Book Review: The Theory of Everything by J. J. Johnson
I stumbled across this sweet, sad young adult novel at my library, quite by chance, and just happened to take a peek inside. Once I saw the Venn diagrams, I was hooked!
The Theory of Everything is narrated by 15-year-old Sarah Jones, a typical teenager in many ways but one: Eight months earlier, her BFF Jamie was killed in a freak accident in the gym at school. Sarah, the only witness, was powerless to help or to save Jamie. Now, months later, it seems as though everyone’s patience with Sarah has worn thin. Shouldn’t she be over it by now? Sarah is lost, consumed by guilt and grief, and has been taken over, as she puts it, by the “snark box” that speaks for her, even when she knows snarkiness will only get her further into trouble.
Sarah’s parents are at wits’ end, her brother thinks she’s a freak, and her boyfriend, sweet and supportive Stenn, just wants her to open up and talk — but that’s the last thing Sarah wants to do. Instead, she skips classes, talks back, makes out with Stenn, and immerses herself in her nerdly pursuit of endless rewatchings of Star Wars and Battlestar Galactica.
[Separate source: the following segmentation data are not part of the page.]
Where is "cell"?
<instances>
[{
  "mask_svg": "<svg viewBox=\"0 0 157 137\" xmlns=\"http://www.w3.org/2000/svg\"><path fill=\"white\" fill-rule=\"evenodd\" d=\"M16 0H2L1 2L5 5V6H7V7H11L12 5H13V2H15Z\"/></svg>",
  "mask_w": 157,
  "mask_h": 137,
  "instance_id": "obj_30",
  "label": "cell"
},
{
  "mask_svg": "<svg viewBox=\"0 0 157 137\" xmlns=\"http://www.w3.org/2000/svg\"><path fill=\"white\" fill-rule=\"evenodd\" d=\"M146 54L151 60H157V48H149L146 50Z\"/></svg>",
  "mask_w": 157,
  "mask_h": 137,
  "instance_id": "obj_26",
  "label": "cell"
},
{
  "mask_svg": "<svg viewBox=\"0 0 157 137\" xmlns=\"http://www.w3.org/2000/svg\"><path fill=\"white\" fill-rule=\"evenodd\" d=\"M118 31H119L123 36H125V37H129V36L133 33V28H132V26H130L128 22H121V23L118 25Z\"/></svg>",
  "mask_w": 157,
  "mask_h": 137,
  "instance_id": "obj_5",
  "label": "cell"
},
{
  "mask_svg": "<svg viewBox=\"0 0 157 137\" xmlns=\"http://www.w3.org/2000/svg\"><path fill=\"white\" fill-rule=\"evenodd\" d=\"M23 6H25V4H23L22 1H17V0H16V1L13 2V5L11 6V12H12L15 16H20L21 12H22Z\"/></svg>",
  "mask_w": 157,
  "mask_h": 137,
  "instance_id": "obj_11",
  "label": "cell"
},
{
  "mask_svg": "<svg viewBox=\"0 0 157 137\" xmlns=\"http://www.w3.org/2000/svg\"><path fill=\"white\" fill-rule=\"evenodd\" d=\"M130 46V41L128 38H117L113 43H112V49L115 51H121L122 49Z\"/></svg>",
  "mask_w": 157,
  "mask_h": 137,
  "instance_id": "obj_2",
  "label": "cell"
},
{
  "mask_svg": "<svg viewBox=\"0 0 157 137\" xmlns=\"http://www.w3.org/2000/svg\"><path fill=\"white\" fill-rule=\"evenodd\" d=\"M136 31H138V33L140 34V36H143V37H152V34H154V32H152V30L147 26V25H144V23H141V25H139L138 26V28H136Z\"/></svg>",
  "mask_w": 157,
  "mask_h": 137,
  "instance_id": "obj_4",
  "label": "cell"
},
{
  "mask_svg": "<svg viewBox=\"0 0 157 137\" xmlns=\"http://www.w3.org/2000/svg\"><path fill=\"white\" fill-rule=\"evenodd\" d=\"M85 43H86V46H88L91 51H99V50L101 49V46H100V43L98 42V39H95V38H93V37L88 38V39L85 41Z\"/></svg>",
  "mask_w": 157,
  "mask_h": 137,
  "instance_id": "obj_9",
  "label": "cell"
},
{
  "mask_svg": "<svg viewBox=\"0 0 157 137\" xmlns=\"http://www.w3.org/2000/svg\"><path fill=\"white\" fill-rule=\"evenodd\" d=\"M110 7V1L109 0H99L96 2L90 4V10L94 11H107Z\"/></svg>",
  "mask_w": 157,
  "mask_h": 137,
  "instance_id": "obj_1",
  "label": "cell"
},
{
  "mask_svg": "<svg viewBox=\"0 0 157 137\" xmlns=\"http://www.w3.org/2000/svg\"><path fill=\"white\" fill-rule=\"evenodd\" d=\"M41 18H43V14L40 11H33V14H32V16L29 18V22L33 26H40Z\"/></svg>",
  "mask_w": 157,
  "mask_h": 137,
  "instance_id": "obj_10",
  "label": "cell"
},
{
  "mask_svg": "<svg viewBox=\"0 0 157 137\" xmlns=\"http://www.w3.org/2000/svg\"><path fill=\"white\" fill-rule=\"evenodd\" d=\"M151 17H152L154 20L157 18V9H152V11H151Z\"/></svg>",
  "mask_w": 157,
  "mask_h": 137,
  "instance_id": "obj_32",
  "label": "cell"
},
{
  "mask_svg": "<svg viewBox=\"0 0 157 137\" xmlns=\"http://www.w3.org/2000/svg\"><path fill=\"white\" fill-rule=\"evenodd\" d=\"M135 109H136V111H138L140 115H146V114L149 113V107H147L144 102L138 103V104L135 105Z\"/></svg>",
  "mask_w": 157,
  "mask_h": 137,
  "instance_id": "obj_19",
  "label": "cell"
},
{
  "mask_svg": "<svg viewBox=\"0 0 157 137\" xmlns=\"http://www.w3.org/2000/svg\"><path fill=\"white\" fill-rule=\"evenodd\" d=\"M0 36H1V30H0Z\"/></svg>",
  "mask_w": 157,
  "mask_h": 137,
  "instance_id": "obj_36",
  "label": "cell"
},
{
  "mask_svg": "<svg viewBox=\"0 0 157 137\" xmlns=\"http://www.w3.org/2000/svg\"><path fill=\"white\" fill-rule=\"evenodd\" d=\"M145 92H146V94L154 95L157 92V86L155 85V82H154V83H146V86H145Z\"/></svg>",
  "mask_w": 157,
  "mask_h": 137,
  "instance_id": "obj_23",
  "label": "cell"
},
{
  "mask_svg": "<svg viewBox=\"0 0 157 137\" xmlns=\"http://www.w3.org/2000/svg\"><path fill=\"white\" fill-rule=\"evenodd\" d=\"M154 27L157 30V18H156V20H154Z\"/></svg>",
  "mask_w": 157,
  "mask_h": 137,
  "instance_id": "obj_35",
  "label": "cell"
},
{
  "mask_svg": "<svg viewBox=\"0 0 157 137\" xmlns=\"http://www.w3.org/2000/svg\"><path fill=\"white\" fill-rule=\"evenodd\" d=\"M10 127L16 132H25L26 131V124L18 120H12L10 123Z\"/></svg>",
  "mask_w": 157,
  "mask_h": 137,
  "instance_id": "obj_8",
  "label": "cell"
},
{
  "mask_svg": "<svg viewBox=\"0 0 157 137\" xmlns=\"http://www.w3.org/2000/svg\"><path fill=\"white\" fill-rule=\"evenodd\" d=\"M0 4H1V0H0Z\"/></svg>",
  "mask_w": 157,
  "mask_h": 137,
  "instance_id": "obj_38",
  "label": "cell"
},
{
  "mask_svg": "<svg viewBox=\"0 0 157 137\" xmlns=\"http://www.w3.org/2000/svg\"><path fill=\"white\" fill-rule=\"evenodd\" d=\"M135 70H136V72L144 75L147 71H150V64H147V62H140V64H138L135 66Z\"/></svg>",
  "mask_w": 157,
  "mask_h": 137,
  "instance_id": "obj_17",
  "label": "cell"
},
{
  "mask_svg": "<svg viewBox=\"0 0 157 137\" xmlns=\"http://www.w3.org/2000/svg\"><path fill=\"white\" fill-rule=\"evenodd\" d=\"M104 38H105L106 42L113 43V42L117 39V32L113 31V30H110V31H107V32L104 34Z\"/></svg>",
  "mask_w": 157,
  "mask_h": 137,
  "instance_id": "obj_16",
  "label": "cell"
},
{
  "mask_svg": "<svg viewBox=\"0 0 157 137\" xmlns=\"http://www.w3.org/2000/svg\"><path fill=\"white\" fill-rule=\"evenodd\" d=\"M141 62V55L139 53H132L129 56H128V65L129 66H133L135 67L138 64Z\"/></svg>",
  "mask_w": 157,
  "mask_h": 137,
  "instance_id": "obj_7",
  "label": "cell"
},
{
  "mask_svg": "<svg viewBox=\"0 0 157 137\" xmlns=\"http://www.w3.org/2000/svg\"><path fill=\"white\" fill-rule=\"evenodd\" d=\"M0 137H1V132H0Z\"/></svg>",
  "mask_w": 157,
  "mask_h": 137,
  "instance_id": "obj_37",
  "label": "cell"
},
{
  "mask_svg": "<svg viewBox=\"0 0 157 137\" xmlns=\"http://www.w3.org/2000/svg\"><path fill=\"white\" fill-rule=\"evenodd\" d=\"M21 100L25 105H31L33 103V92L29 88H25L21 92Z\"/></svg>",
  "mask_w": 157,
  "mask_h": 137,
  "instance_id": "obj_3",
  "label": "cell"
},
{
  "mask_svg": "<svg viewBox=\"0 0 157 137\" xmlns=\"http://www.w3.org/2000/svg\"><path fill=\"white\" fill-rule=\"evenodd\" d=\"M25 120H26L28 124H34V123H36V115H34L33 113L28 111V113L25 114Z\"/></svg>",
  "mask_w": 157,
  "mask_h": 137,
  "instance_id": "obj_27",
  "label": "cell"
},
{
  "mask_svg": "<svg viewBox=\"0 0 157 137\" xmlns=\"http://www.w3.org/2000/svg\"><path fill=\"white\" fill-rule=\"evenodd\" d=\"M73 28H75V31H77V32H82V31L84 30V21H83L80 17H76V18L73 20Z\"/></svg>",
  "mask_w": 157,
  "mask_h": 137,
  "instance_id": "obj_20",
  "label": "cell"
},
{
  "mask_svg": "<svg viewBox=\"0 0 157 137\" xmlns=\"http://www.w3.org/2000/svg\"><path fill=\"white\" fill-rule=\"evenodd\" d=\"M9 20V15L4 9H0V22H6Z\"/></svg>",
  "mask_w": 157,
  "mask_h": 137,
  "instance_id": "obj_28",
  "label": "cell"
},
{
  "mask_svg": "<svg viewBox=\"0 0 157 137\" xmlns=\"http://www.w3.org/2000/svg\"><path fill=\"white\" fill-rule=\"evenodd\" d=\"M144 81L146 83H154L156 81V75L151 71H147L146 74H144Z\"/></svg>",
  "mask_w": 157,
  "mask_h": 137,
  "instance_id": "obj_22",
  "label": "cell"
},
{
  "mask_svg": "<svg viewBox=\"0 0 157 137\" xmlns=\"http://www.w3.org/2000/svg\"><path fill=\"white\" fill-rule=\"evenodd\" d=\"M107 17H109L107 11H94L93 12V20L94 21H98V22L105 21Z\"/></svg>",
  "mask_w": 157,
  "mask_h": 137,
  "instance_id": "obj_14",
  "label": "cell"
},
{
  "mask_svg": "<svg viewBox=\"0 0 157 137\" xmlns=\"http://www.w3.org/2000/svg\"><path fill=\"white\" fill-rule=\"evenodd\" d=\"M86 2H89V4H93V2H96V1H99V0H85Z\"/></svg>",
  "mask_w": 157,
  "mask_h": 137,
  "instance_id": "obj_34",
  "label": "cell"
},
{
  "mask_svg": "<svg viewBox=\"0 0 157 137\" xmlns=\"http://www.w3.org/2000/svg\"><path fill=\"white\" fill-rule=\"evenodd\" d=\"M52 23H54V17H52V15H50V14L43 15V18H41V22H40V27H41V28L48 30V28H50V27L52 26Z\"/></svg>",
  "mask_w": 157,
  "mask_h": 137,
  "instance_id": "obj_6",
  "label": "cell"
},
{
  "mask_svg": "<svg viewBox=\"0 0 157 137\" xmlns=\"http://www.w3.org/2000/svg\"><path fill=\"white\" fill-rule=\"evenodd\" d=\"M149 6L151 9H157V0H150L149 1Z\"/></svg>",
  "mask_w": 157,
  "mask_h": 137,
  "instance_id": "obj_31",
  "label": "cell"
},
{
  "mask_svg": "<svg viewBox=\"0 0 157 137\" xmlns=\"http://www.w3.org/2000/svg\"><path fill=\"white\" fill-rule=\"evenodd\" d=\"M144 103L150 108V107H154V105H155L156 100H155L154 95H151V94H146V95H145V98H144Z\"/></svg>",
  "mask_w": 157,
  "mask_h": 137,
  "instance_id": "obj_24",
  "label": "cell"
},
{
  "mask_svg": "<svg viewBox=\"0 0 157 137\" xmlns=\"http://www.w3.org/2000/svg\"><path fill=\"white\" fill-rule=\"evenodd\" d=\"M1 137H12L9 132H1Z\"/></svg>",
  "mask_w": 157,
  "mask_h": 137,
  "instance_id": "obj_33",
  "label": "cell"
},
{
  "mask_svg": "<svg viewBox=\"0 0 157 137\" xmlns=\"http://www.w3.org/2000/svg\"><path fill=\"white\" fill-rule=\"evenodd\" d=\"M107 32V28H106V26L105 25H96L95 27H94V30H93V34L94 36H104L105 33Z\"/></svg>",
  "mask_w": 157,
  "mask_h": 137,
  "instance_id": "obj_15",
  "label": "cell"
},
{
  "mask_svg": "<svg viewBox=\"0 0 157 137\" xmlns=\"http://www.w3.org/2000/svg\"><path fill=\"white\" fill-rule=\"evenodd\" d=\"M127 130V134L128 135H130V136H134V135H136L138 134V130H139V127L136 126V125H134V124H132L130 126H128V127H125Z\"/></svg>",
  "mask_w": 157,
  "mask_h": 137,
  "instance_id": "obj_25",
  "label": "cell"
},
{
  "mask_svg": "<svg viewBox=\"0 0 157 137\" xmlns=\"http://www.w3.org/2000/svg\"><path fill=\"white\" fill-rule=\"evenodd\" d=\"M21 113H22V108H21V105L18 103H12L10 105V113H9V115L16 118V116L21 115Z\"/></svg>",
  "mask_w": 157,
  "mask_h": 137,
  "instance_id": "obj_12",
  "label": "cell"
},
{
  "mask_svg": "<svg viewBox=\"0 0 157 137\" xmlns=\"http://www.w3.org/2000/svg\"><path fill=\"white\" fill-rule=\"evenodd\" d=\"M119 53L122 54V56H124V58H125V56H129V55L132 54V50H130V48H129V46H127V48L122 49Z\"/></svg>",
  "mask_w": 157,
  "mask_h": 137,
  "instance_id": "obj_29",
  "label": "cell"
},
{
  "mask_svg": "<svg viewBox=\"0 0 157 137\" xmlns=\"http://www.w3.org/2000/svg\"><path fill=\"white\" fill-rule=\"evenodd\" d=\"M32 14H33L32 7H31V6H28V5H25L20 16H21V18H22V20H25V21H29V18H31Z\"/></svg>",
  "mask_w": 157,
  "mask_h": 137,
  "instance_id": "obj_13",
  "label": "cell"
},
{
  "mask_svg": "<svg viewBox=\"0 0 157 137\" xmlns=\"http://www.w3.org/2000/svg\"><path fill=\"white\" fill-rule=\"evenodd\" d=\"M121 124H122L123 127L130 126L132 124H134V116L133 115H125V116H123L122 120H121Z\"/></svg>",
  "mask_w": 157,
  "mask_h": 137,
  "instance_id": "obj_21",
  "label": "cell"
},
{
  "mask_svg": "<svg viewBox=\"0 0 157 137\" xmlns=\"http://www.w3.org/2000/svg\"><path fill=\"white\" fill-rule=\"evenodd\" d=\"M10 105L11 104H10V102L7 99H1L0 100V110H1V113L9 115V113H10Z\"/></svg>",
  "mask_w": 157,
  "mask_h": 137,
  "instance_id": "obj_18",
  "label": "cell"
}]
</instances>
Sarah’s only true comfort comes from her loyal dog Ruby, but if Sarah doesn’t shape up soon, even Ruby may be taken away from her as her desperate parents search for some sort of leverage.
It may sound rather grim, but Sarah’s voice is honest and clear, and while she’s been through an awful tragedy, it’s hard not to feel a bit cheered by Sarah’s inner dialogue. Her snark box may be fully functional, but so is her wit, and Sarah’s approach to figuring out how to move forward often comes down to charts and diagrams, liberally scattered throughout the book. We get plotted graphs of “Things Said To Parents & Likely Outcomes” (with outcomes ranging from stink-eye to counseling to jail), a pie chart on “Possibility that ghosts exist”, and a Venn diagram of “Things I Understand” (which includes chaos theory) and “Things I’ll Never Understand” (which includes “why Jamie died”).
The Theory of Everything does not offer easy solutions, and that’s only fitting. Sarah has a long journey ahead of her, and while she’s making progress, there is no magic wand that will make her all better. What we see in this book is a girl in transition, coping with one of the most awful and unfair situations imaginable, and yet having to find a way to deal, simply because not dealing is not an option.
It’s interesting to me to think about how different readers might be affected by this book in different ways. I would imagine that a teen would completely side with Sarah, and would agree with her that her parents are being pushy and unreasonable. I could sympathize with Sarah and understand why she would feel this way. At the same time, as a parent myself, I can only imagine how terribly helpless Sarah’s parents must feel, watching their daughter go through such horrible turmoil and feeling desperate to reach her at any cost. It’s a tribute to the author’s gifted storytelling that both perspectives feel realistic. A tragedy like this would of course have ripple effects that spread and continue. The Theory of Everything lets us see one girl’s struggle to understand her loss and to find a way to continue a life that’s missing its center.